# What cage should I get?



## Mrm911 (Jul 6, 2012)

I recently got 2 female rats and currently they are living in a guinea pig cage fixed for rats. So I was wondering what cages you would recommend and where to get them at, I can put wire around it if it is for ferrets. I think the max I am willing to spend is 200


----------



## elliriyanna (Jul 27, 2011)

Single critter nation you can get around 150 or you can get a super pet exotics which is around 100 but they can chew out. I have a double critter nation and I will never use another cage


----------



## JessyGene (Feb 27, 2012)

I second the critter nation. You can get the single now and then, if you want, you could later get the add-on to make it a double. My rats and I really like the double critter nation.


----------



## Mrm911 (Jul 6, 2012)

I was looking at martins cages, does anyone know about them? I know you need powder coated, and the platforms are not solid but I can fix that


----------



## elliriyanna (Jul 27, 2011)

I have a martins for my fosters and I hate it it sucks for hanging hammocks and they wont leave anything on the levels ... I would never get a martins but some people swear by them. .. the other problem is you have to use bedding which increases your chances for mites


----------



## LightningWolf (Jun 8, 2012)

Yeah, personally for the price of a martin cage I could go to home depot, get a large cement mixing tray, some hardware cloth, zipties and a soldering Iron, and make a much larger cage, and with some paint and good craftsman ship it might even look the same. Personally I think homemade cages are the best way to go, you have more control over the size of it and it can be cheaper. You can get a large plastic tub, or large cement mixing tray (its about $13 dollars at home depot, its 2 feet by 3 feet by 8 inches tall, so good sized, but like all plastic things its a tad bit smaller on the inside, but not by much I think, you could always get clips so the wire part sits on top of it instead of in it) and get some hardware cloth or wire shelves and use those to make the levels and cage walls. you can make a grotto out of an old bookcase or TV stand, you can find cheap ones off craigslist, or you can get some wood to make your own (most book cases aren't deep enough). you'll have to get some varnish to make sure that urine won't soak through it. though critter nations or ferret nations are a good cage from what I've heard, so are some super pet cages (though they have plastic bottoms so be aware of that, and some have 1 inch bar spacing, and you'll have to cover the levels with something since urine pools on plastic, making bumble foot more likely) you might even be able to find a large flight cage for parrots on craigslist and modify it with wooden levels, or other stuff. I've seen a few people do it. Large dog crates (there's this one at petsmart that is like $240 but it can hold 24 rats according to the cage cal.) can be covered with hardware cloth, and have make shift levels put in them to make a nice large cage. For $200 you can buy or make a lot of different cages.


----------



## Jaguar (Nov 15, 2009)

I have a Martins R-680 and it is my favorite cage to date, even over the Ferret/Critter nation cages. It is extremely lightweight, easy to clean, and very durable. It's over 2 yrs old and still looks like brand new.

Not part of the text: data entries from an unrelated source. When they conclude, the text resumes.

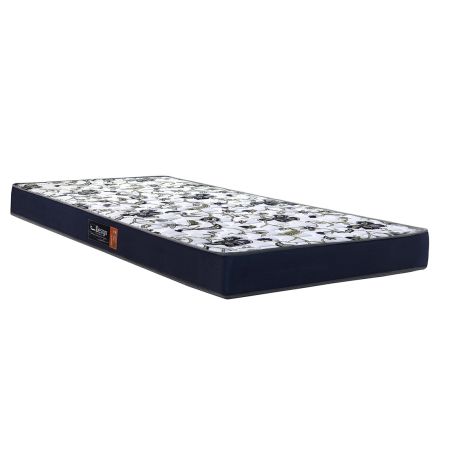 COLCHAO SOLT. D23 88X12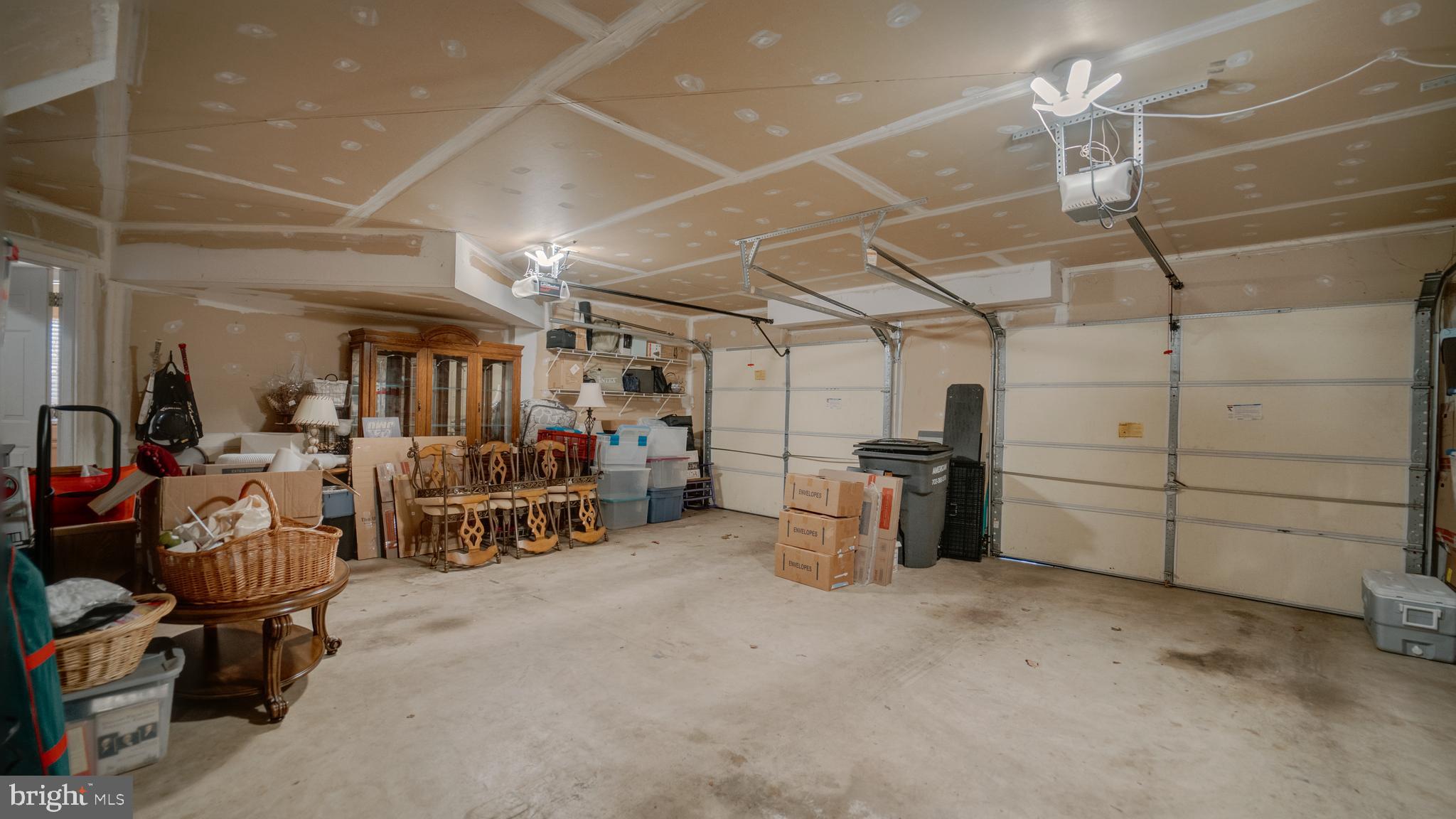 CANTERBURY - Residential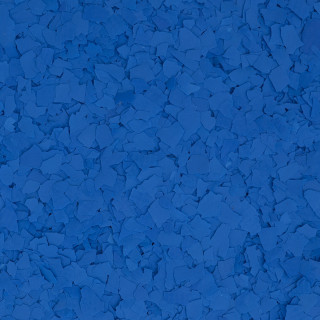 F9907 BLUE OX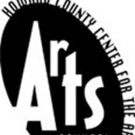 Tickets On Sale Now for Howard County Arts Council's 22nd Annual Celebration Of The…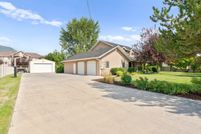 Farm and Ranch for sale in Utah County, Utah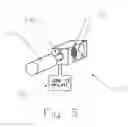 Fig. 06 - Tan-thru glasses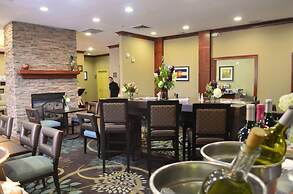 Staybridge Suites Denver Tech Center by IHG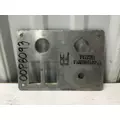 Peterbilt 320 Dash Assembly thumbnail 2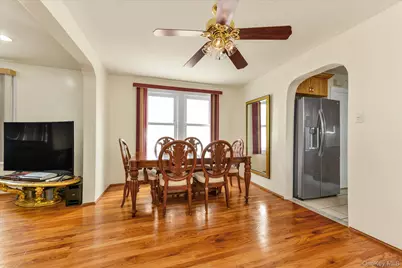 89-78 219th Street, Queens Village, NY 11427 - Photo 4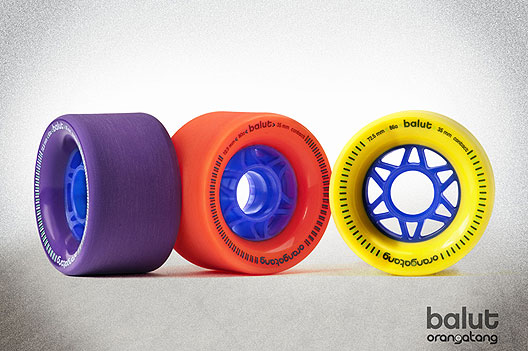 40sk8-orangatang-Baluts-01 40sk8 | orangatang Baluts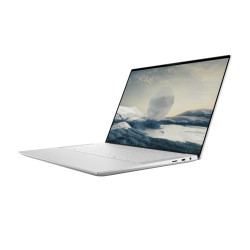 Dell XPS 9440 14,5" U7-155H 16 GB 512 GB Intel Arc Graphics Windows 11 Pro Stříbrná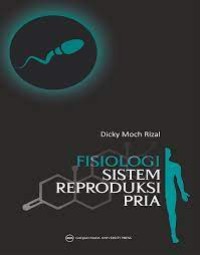 Image of fisiologi sistem produksi pria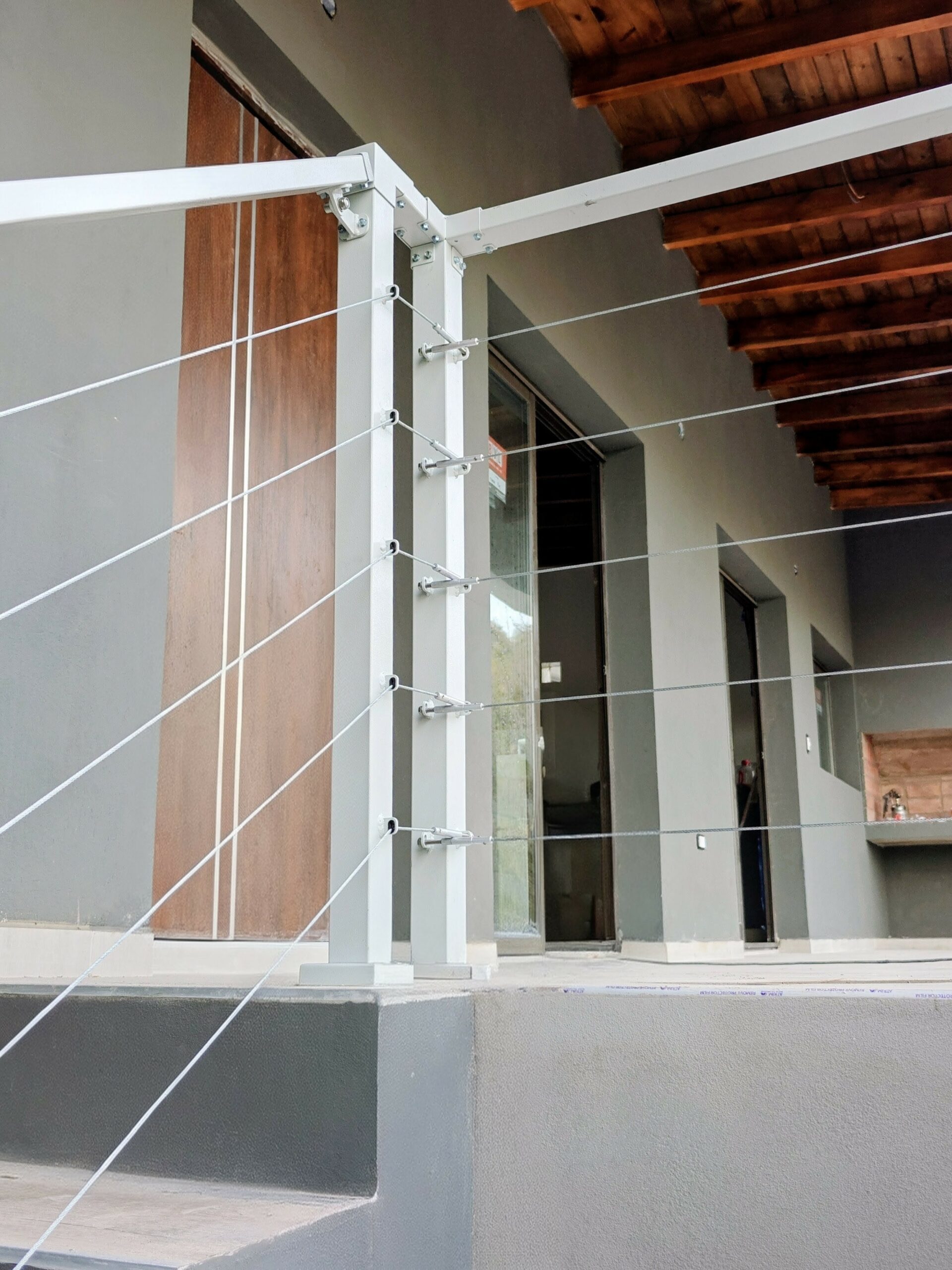 DJI_20250929_185959_100~3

Yes, the shelves and ramps are grids. However, there's no real evidence that walking on bars causes bumblefoot or feet sores. It's still good practice to cover them, but since the solid bottom of the cage is where they spend most of their time, I don't cover my shelves any more. I used to sew liners with ribbons on the ends to tie to the bars. That worked very well to secure them.

And you do not have to use bedding in a Martins at all. The way the cage base sits in the pan actually makes it very easy to secure a large liner in the bottom.

Here's some pics of mine


----------



## elliriyanna (Jul 27, 2011)

That's the exact one I have for my fosters and can't stand it ... to each their own You need to find what works best for you we can only give options


----------



## Siringo (May 7, 2012)

Another vote for the single unit CN~


----------



## cagedbirdsinging (May 28, 2012)

elliriyanna said:


> That's the exact one I have for my fosters and can't stand it ... to each their own You need to find what works best for you we can only give options


How much do you want for it?! ;D


----------



## Mrm911 (Jul 6, 2012)

The ruud cage or skyscraper(powder coated) of the martins cages or Critter Nation double. I really don't want to make my own, since I don't really have the tools for it. How do you put fleece liners? I currently am using carefresh bedding


----------



## elliriyanna (Jul 27, 2011)

you cant use fleece liners in your cage ... I would try cell sorb its what the rescue uses and what I will be using it can carry mites like most beddings though so be sure you can freeze it


----------



## Mrm911 (Jul 6, 2012)

Where do you get cell sorb? Does she order it online?


----------



## elliriyanna (Jul 27, 2011)

no you can get it from feed stores ... newtown feed and supply can order it in


----------



## Mrm911 (Jul 6, 2012)

Well I am moving soon so it will have to easily found like in a pet store


----------